Wednesday, April 21, 2010

Causality and the Big Bang

Since Big Bang cosmology is the claim that matter, energy, space, and time all sprang into existence, it strikes many people as similar to the theistic doctrine of creation ex nihilo (and by "similar" I mean "identical"). So some philosophers and some cosmologists have tried to find ways of avoiding the theistic implications.

One of the most common is to claim that causality is a physical phenomenon; it describes what takes place within the universe. You can't apply it to the beginning of the physical universe. The idea here is that causality is a posteriori like the laws of physics or chemistry, not a priori like the laws of logic. As such, it only describes the conditions inside the universe and can't be applied to the beginning of the universe itself. This is the tack taken by some illustrious philosophers, such as Adolf Grünbaum and Quentin Smith

It's certainly true that causality is not a priori in the same way the laws of logic are. We simply can't imagine the law of non-contradiction failing to hold, but we can imagine causality failing to hold -- that is, we can imagine (form a mental picture of) something popping into existence without a cause. But it's incorrect to say that we discover causality the same way we discover the laws of physics, i.e. through observation. Causality is derived from our basic intuition that something does not come from nothing (ex nihilo nihil fit: out of nothing, nothing comes). To limit this intuition to physical processes would be a case of special pleading; there's no reason why it wouldn't apply to the beginning of the universe. Causality is not a physical principle, it's a metaphysical principle.

Perhaps one could suggest that once we have the principle of causality via intuition, we can then establish it via observation and continue to believe it based on the latter. But it's not clear to me how causality could be falsified, or what would count as observation of causality not holding. At best you could say that you didn't observe a cause of an effect, but everyone would infer that the effect does in fact have a cause and we just didn't observe it. It's not like you could set up a scientific experiment to observe the absence of causality, since if the conditions you set up are sufficient to bring about the effect, then obviously the former caused the latter. As such, I think William Lane Craig's argument that causality has never been falsified is an empty claim. There are plenty of times where we observe an effect without a cause, but no amount of such experiences will ever convince a sane person that the effects didn't have a cause, merely that the causes weren't observed.

#### DATA BLOCK
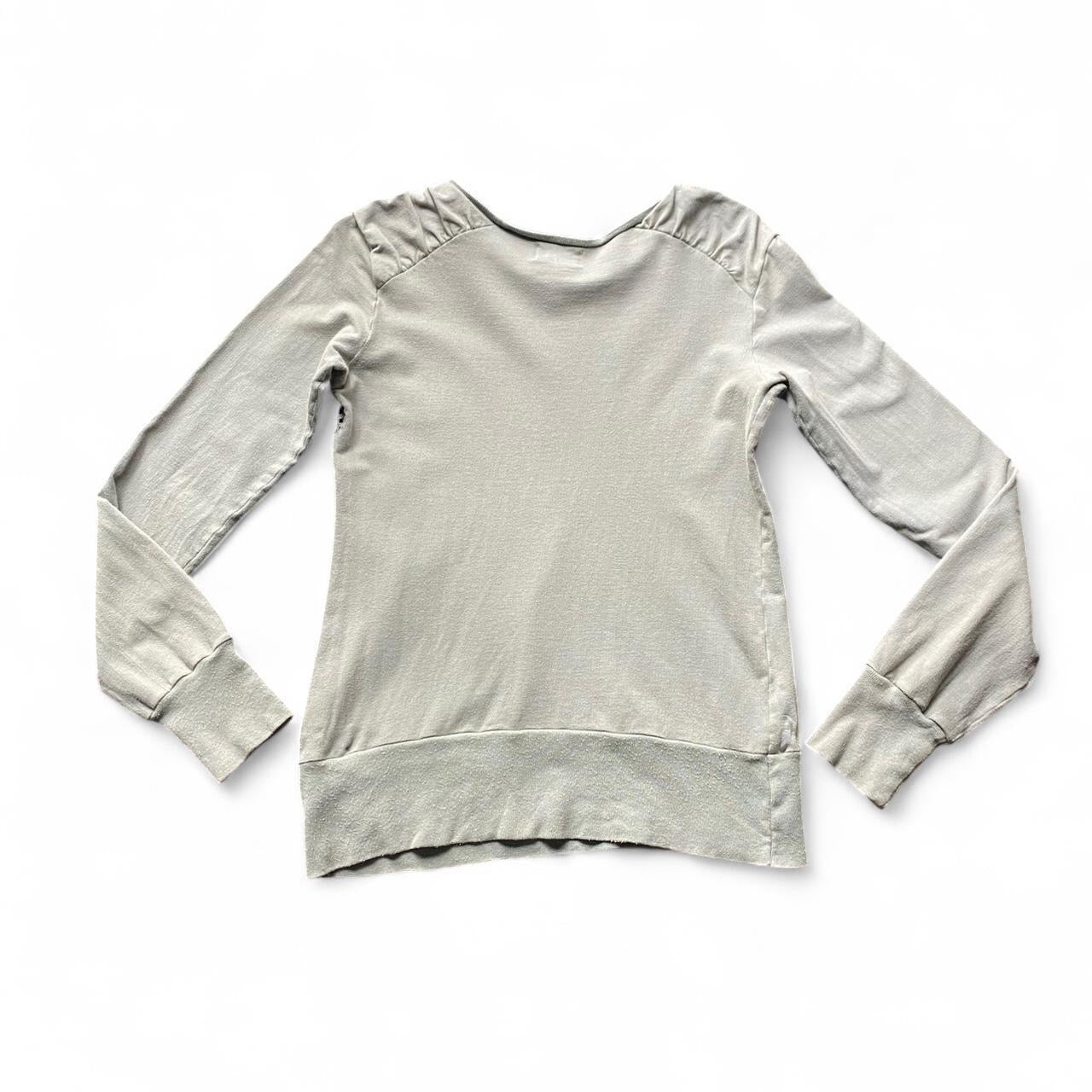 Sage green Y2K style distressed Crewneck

#### ACTION ITEM A
In two sentences, sum up the post on causality and the Big Bang.
#### ACTION ITEM B
Pick up the post on causality and the Big Bang after its last sentence and keep it going.
The listing has nothing to do with the post on causality and the Big Bang.

#### RESULT A
Because Big Bang cosmology says matter, energy, space, and time all came into existence, many people see it as matching the theistic idea of creation from nothing, and some thinkers try to avoid that by calling causality a physical principle that only applies inside the universe. The post answers that causality comes from the intuition that nothing comes from nothing, so it is a metaphysical principle that also covers the universe's beginning, and that it's unclear how observation could ever show causality failing.

#### RESULT B
Or, perhaps one could simply deny the intuition. There are problems with this though: for one thing, science presupposes causality. If causality goes out the window, science goes with it. This is not only absurd and unacceptable, it's a conclusion I doubt nontheists would be willing to accept, since they (mistakenly) think science is on their side. For another thing, while causality is not a priori in the same way that the laws of logic are, it is still a precondition of thought. If causality did not hold, then there would not be an appropriate connection between our beliefs and their objects, such that we could never know if any of them are true. So it's not merely scientific knowledge that would be endangered; if we deny causality, then the possibility of any knowledge becomes impossible. So it's not like this intuition is just some random assertion.

But doesn't quantum physics posit virtual particles coming into existence without causes? This is a misunderstanding. As Craig writes,

... virtual particles do not literally come into existence spontaneously out of nothing. Rather the energy locked up in a vacuum fluctuates spontaneously in such a way as to convert into evanescent particles that return almost immediately to the vacuum. ... The microstructure of the quantum vacuum is a sea of continually forming and dissolving particles which borrow energy from the vacuum for their brief existence. A quantum vacuum is thus far from nothing, and vacuum fluctuations do not constitute an exception to the principle that whatever begins to exist has a cause.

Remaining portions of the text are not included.